Data —
········

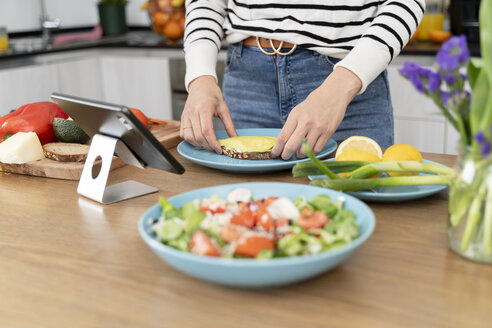 Woman standing in kitchen, preparing salad for lunch - FMOF00609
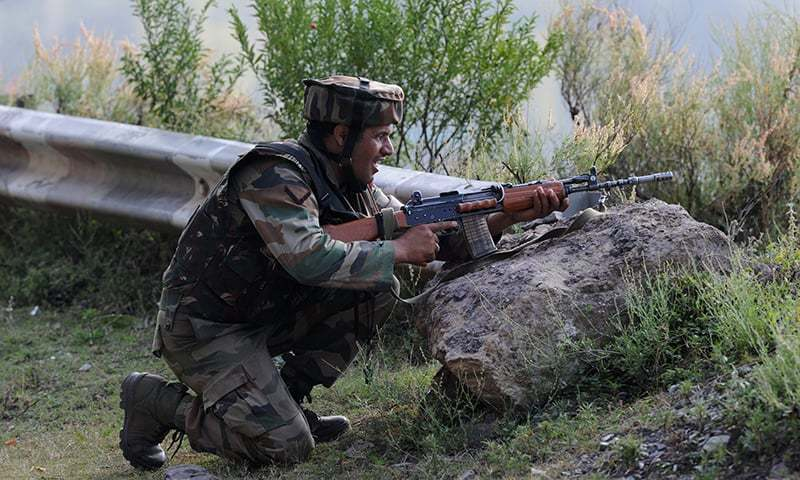 An Indian army soldier takes up position near the Line of Control. —File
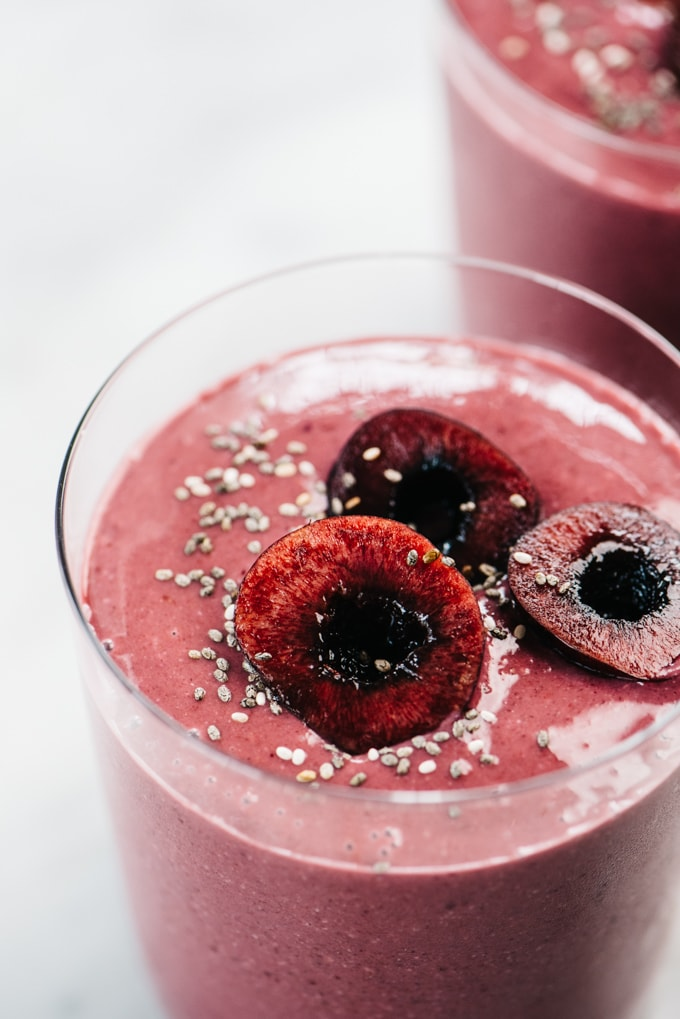 Side view, a close-up of a cherry smoothie in a glass garnished with fresh cherries and chia seeds.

········

What the task requires —
Each line above is to be repeated exactly as written; no picture is carried over.

Answer for this exercise —
 Woman standing in kitchen, preparing salad for lunch - FMOF00609
 An Indian army soldier takes up position near the Line of Control. —File
 Side view, a close-up of a cherry smoothie in a glass garnished with fresh cherries and chia seeds.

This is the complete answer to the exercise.